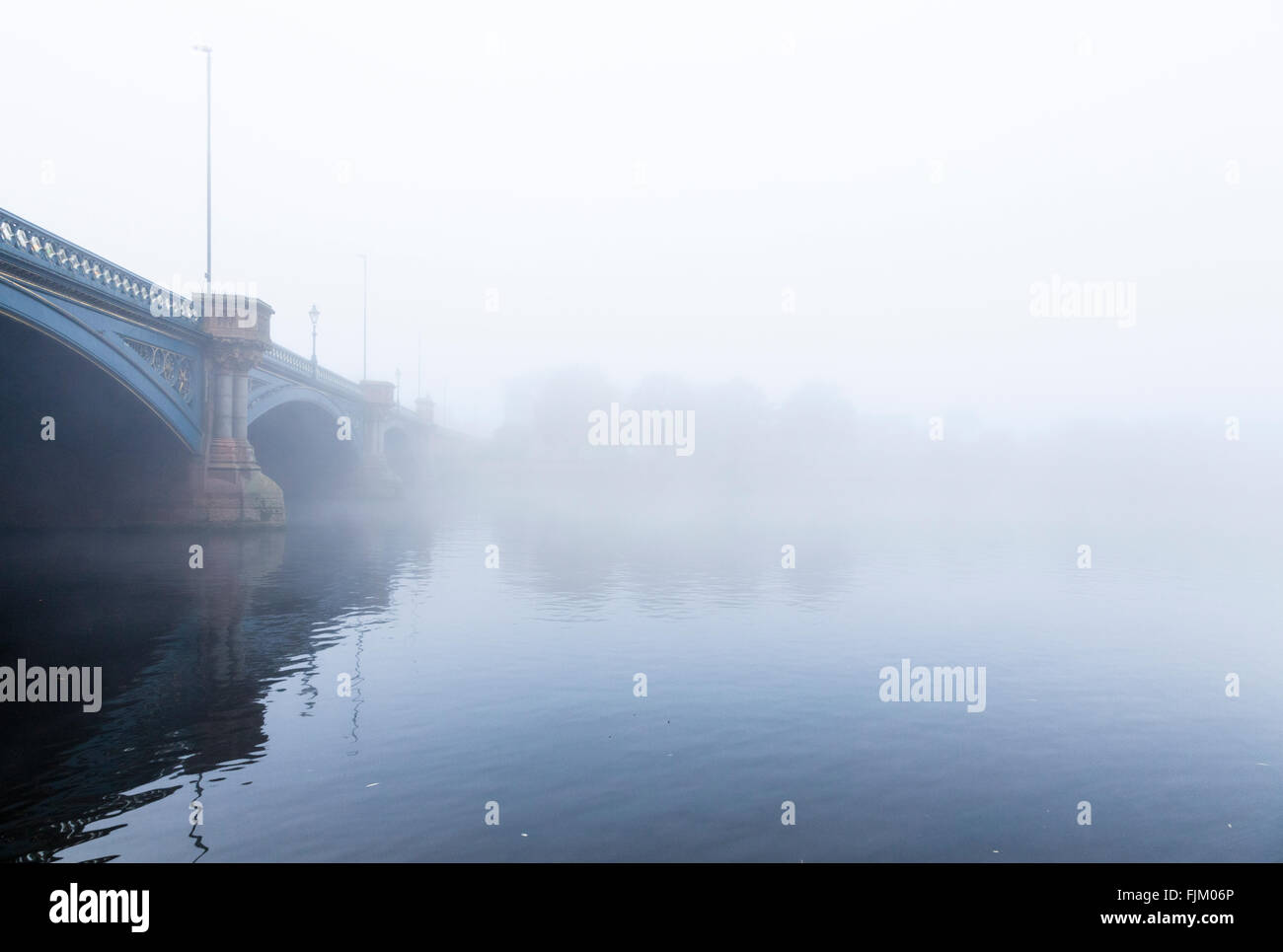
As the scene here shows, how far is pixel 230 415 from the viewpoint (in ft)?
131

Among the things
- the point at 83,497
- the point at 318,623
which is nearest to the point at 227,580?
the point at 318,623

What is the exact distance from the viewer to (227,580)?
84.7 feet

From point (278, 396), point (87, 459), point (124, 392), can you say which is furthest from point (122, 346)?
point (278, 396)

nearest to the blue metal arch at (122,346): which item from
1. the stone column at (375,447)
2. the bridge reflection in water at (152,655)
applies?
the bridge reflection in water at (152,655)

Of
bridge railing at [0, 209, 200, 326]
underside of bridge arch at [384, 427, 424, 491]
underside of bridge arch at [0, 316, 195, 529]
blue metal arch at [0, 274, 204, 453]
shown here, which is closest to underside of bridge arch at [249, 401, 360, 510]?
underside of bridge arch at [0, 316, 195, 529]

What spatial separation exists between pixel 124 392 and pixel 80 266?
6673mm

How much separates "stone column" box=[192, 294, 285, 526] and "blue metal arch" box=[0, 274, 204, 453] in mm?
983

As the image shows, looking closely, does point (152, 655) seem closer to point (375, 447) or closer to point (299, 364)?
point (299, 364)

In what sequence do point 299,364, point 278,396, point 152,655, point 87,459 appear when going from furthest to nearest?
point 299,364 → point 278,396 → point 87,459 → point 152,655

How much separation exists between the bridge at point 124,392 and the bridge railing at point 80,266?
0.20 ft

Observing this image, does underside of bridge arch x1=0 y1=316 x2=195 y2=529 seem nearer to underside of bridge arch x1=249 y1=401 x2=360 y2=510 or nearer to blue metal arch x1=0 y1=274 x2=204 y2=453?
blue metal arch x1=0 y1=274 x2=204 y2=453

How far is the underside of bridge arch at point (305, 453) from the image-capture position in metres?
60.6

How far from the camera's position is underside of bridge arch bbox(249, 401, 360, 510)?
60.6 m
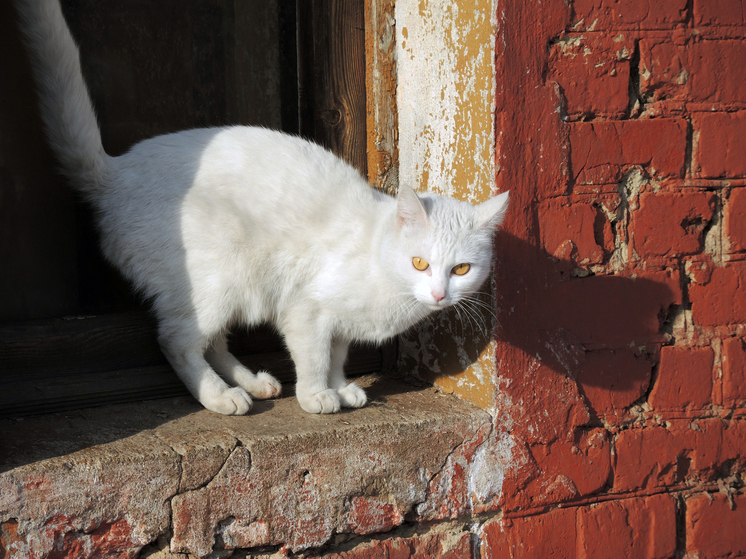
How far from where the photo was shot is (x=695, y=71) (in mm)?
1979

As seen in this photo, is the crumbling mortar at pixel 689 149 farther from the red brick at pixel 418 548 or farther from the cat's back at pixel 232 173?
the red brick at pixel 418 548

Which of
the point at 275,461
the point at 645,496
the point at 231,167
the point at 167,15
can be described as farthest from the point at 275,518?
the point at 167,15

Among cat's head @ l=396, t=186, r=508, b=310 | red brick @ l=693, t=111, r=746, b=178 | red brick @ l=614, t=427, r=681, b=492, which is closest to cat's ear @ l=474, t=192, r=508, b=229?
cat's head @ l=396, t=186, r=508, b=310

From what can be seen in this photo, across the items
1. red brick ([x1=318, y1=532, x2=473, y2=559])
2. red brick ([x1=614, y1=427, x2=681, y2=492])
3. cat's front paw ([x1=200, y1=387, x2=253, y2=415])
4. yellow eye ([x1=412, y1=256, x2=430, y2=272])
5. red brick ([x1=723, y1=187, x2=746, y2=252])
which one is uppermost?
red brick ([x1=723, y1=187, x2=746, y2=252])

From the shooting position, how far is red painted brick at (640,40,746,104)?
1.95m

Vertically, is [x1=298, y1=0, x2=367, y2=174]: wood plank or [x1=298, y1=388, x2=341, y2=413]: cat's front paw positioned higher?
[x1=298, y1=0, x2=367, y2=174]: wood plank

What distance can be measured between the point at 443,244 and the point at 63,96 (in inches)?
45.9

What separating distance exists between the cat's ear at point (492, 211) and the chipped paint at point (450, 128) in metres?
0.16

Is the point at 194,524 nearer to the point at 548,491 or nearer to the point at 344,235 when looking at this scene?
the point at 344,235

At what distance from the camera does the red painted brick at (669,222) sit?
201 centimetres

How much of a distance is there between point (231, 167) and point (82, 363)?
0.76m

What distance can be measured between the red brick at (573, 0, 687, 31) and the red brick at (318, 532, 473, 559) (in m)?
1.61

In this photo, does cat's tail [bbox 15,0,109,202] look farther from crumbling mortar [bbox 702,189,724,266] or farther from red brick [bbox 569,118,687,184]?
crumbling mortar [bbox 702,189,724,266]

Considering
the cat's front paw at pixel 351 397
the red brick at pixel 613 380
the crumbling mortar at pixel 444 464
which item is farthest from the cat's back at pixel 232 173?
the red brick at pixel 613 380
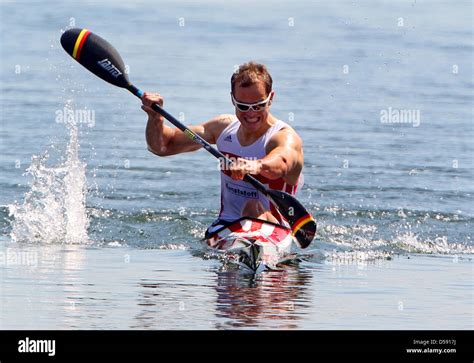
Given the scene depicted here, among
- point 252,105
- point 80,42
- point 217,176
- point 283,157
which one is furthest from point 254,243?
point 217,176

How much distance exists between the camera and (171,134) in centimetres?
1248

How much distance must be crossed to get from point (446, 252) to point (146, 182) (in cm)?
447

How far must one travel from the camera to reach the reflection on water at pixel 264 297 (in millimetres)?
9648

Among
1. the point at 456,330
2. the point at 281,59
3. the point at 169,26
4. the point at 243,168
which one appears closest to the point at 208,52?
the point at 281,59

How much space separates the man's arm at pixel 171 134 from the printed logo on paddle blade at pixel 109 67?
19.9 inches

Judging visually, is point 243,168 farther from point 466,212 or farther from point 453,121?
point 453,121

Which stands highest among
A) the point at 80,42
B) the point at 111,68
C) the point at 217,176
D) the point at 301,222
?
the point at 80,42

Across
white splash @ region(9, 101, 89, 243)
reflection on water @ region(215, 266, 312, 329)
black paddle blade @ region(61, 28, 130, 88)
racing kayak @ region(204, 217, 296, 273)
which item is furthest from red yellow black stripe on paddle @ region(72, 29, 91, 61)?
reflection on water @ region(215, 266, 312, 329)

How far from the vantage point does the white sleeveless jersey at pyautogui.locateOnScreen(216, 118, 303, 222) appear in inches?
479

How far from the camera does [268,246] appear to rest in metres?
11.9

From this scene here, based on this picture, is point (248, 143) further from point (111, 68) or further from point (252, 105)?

----------------

# TASK DETAILS
Update the listing above by replacing each "stone column" with "stone pillar" and leaving everything else unchanged. Omit the pictures from your answer.

# TASK ANSWER
As the scene here shows, how far is pixel 230 415 from the viewpoint (in ft)?
131

Among the things
- the point at 83,497
- the point at 318,623
which is nearest to the point at 227,580?
the point at 318,623

What is the exact distance from the viewer to (227,580)?
84.7 feet

From point (278, 396), point (87, 459), point (124, 392), can you say which is furthest from point (122, 346)?
point (278, 396)

nearest to the blue metal arch at (122,346): which item from
1. the stone pillar at (375,447)
2. the bridge reflection in water at (152,655)
applies?
the bridge reflection in water at (152,655)

Of
bridge railing at [0, 209, 200, 326]
underside of bridge arch at [384, 427, 424, 491]
underside of bridge arch at [0, 316, 195, 529]
blue metal arch at [0, 274, 204, 453]
shown here, which is closest to underside of bridge arch at [249, 401, 360, 510]?
underside of bridge arch at [0, 316, 195, 529]

What spatial separation exists between pixel 124 392 and pixel 80 266?
6673mm

How much separates "stone pillar" box=[192, 294, 285, 526] and "blue metal arch" box=[0, 274, 204, 453] in mm?
983

As the image shows, looking closely, does point (152, 655) seem closer to point (375, 447) or closer to point (299, 364)?
point (299, 364)

In what sequence do point 299,364, point 278,396, point 152,655, point 87,459 appear when going from furthest to nearest?
point 299,364 → point 278,396 → point 87,459 → point 152,655

How much separation exists between the bridge at point 124,392 and the bridge railing at point 80,266?
0.20 ft

Observing this image, does underside of bridge arch x1=0 y1=316 x2=195 y2=529 seem nearer to underside of bridge arch x1=249 y1=401 x2=360 y2=510 or nearer to blue metal arch x1=0 y1=274 x2=204 y2=453?
blue metal arch x1=0 y1=274 x2=204 y2=453

How far is the underside of bridge arch at point (305, 453) from the image-capture position in metres?
60.6

How far from the camera's position is underside of bridge arch bbox(249, 401, 360, 510)?
60.6 m
How far from where the photo was shot is (x=695, y=71) (in mm)?
1979

As seen in this photo, is the crumbling mortar at pixel 689 149 farther from the red brick at pixel 418 548 or farther from the cat's back at pixel 232 173?
the red brick at pixel 418 548

Which of
the point at 275,461
the point at 645,496
the point at 231,167
the point at 167,15
can be described as farthest from the point at 275,518?
the point at 167,15

Among cat's head @ l=396, t=186, r=508, b=310 | red brick @ l=693, t=111, r=746, b=178 | red brick @ l=614, t=427, r=681, b=492, which is closest to cat's ear @ l=474, t=192, r=508, b=229?
cat's head @ l=396, t=186, r=508, b=310

From what can be seen in this photo, across the items
1. red brick ([x1=318, y1=532, x2=473, y2=559])
2. red brick ([x1=614, y1=427, x2=681, y2=492])
3. cat's front paw ([x1=200, y1=387, x2=253, y2=415])
4. yellow eye ([x1=412, y1=256, x2=430, y2=272])
5. red brick ([x1=723, y1=187, x2=746, y2=252])
which one is uppermost?
red brick ([x1=723, y1=187, x2=746, y2=252])

From the shooting position, how far is red painted brick at (640,40,746,104)?
1.95m

Vertically, is [x1=298, y1=0, x2=367, y2=174]: wood plank or [x1=298, y1=388, x2=341, y2=413]: cat's front paw positioned higher?
[x1=298, y1=0, x2=367, y2=174]: wood plank

What distance can be measured between the point at 443,244 and the point at 63,96 (in inches)?
45.9

What separating distance exists between the cat's ear at point (492, 211) and the chipped paint at point (450, 128) in metres?
0.16

Is the point at 194,524 nearer to the point at 548,491 or nearer to the point at 344,235 when looking at this scene?
the point at 344,235

At what distance from the camera does the red painted brick at (669,222) sit?
201 centimetres

How much of a distance is there between point (231, 167) and point (82, 363)?
0.76m

What distance can be measured between the red brick at (573, 0, 687, 31) and the red brick at (318, 532, 473, 559) (in m)?
1.61

In this photo, does cat's tail [bbox 15,0,109,202] look farther from crumbling mortar [bbox 702,189,724,266] or farther from red brick [bbox 569,118,687,184]?
crumbling mortar [bbox 702,189,724,266]

Considering
the cat's front paw at pixel 351 397
the red brick at pixel 613 380
the crumbling mortar at pixel 444 464
which item is farthest from the cat's back at pixel 232 173?
the red brick at pixel 613 380
Given the scene depicted here, among
- point 252,105
- point 80,42
- point 217,176
- point 283,157
which one is furthest from point 254,243?
point 217,176

How much distance exists between the camera and (171,134) in centimetres?
1248

How much distance must be crossed to get from point (446, 252) to point (146, 182) (in cm)?
447

How far must one travel from the camera to reach the reflection on water at pixel 264 297 (in millimetres)?
9648

Among
1. the point at 456,330
2. the point at 281,59
3. the point at 169,26
4. the point at 243,168
which one appears closest to the point at 208,52?
the point at 281,59

How much space separates the man's arm at pixel 171 134 from the printed logo on paddle blade at pixel 109 67?
19.9 inches

Judging visually, is point 243,168 farther from point 466,212 or farther from point 453,121?
point 453,121

Which stands highest among
A) the point at 80,42
B) the point at 111,68
C) the point at 217,176
D) the point at 301,222
?
the point at 80,42

Across
white splash @ region(9, 101, 89, 243)
reflection on water @ region(215, 266, 312, 329)
black paddle blade @ region(61, 28, 130, 88)
racing kayak @ region(204, 217, 296, 273)
which item is furthest from red yellow black stripe on paddle @ region(72, 29, 91, 61)?
reflection on water @ region(215, 266, 312, 329)

How far from the vantage point does the white sleeveless jersey at pyautogui.locateOnScreen(216, 118, 303, 222) appear in inches?
479

How far from the camera does [268,246] appear to rest in metres?
11.9

From this scene here, based on this picture, is point (248, 143) further from point (111, 68) or further from point (252, 105)?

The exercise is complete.